### ASSIGNMENT
Reproduce the portion of the mailing-list reply below, starting at "Glenn Morton (GRMorton@gnn.com)" and ending at "ID to do so?", and swap "ploy" for "tactic" wherever it occurs.

### TEXT SEGMENT
----------

Re: supernatural observation and faith def.

Glenn Morton (GRMorton@gnn.com)
Wed, 02 Oct 1996 06:01:37

Dennis Durst asked:

>Glenn,
> Didn't Darwin himself utilize this ploy of appealing to
>the future for corroborating evidence for his theory, particularly
>in the area of the alleged "innumerable transitional forms"? If
>it was OK for Darwin to do this, why is it not OK for advocates
>of ID to do so?
>
>Dennis Durst

I caught lots of flack for that post. Let me try to clear things up. There is
a difference between looking to the future for negative evidence, and looking
to the future for positive evidence. If I say that a prediction is that the
future will continue to show NO examples of abiogenically produced life, when
can I say it is fulfilled? 10,282 A.D.? There is no way to know when it is
over. The question is, When has a sufficient lapse of time occurred?

----------

### COLLECTED DATA
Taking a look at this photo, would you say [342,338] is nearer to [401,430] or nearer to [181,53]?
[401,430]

----------

### TASK SOLUTION
Glenn Morton (GRMorton@gnn.com)
Wed, 02 Oct 1996 06:01:37

Dennis Durst asked:

>Glenn,
> Didn't Darwin himself utilize this tactic of appealing to
>the future for corroborating evidence for his theory, particularly
>in the area of the alleged "innumerable transitional forms"? If
>it was OK for Darwin to do this, why is it not OK for advocates
>of ID to do so?